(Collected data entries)
···

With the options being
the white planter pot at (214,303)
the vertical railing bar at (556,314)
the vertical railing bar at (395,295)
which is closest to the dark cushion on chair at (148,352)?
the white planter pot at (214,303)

···

### The problem
Copy every row above verbatim, with no changes.

### Exercise solution
With the options being
the white planter pot at (214,303)
the vertical railing bar at (556,314)
the vertical railing bar at (395,295)
which is closest to the dark cushion on chair at (148,352)?
the white planter pot at (214,303)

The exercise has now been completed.